# Stocking up!



## Pumpkinman (Mar 27, 2014)

It was time to start stocking up on Hops, yeast and grain, this is some of the yeast and hops that I received today....not to mention that I just scored a great deal on hops, 40 oz of various hops for $50.00 shipped......LOL
Lately, unless I can get a good deal on ounce packets, I purchase Hops by the pound, it is just more cost effective that way.

Nottingham and US -05 are great yeast to have in stock, in an emergency, these two can basically get the job done. I try to keep a half dozen of each in stock, I purchase Liquid yeast as I need them, or use the yeast that I've harvested from prior batches.

Not shown is 20 lbs of various specialty grains to add to the 200 lbs of base malts that I bought recently. It may sound like a lot, but if I replenish my inventory and fill every case of bottles that I have, I'll use over 120 lbs of base malt. I have a wide variety of beer that I enjoy and stock, everything from Blonde Ale to Stouts, to Barleywine, IPA's, Lagers and Bourbon Ale.
Something for every taste.

I'll fill every case that I have now seeing that the Chilean wine season is just about here, at that point, my focus is on wine.

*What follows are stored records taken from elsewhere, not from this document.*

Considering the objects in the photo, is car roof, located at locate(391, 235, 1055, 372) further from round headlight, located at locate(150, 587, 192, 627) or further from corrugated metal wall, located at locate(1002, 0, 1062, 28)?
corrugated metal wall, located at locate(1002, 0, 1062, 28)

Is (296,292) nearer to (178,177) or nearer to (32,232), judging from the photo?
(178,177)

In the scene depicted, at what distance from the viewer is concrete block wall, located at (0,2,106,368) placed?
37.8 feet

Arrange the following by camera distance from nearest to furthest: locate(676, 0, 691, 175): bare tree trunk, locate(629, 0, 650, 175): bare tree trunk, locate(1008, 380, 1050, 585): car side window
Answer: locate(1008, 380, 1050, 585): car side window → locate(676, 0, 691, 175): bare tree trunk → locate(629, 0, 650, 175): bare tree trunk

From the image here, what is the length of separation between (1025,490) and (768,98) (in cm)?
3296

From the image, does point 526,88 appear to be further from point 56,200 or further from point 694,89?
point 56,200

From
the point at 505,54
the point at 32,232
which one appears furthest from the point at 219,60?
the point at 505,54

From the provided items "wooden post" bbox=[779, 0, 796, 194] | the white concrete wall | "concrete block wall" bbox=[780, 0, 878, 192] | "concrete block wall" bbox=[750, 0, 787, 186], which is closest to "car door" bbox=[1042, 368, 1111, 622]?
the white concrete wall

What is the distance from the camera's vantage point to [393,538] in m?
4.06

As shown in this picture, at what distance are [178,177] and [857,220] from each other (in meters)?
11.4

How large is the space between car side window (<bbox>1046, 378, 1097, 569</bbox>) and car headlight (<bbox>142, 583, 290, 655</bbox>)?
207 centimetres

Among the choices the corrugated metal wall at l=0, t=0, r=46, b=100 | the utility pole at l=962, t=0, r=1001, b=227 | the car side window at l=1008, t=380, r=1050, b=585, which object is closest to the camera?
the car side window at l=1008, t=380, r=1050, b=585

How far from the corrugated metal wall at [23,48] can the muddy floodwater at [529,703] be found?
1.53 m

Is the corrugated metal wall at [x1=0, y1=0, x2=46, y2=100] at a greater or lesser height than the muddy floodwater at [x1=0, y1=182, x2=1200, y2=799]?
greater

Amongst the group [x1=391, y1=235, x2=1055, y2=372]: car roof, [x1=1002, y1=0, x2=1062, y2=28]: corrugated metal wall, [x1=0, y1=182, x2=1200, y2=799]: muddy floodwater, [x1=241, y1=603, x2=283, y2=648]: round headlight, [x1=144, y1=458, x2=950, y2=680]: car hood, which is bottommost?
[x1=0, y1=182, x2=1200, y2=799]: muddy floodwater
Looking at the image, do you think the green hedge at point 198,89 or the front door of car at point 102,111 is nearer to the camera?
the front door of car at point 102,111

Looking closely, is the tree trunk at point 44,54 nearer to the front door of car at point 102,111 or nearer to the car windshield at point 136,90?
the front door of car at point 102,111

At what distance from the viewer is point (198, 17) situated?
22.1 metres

I have a few more Killer Ale recipes that I'll post, these are really great brews, light enough that most will enjoy them, not too hopped up, and the combination of grains used is just flat out perfect! These will become my House Ales.


----------



## grapeman (Mar 27, 2014)

That should be enough to keep you 'hop'ping making beers and ales. No need to go to the 'malt'o get beer. Just the process let alone the drinking will make you 'hop'py. Ok Ok enough already. It lookes like a great selection Tom. You need to make a few videos of you doing the beer and post for us.


----------



## LoveTheWine (Mar 30, 2014)

I don't see any fermentis S-04 yeast in that stock pile.
Do you use all liquid english strains?


----------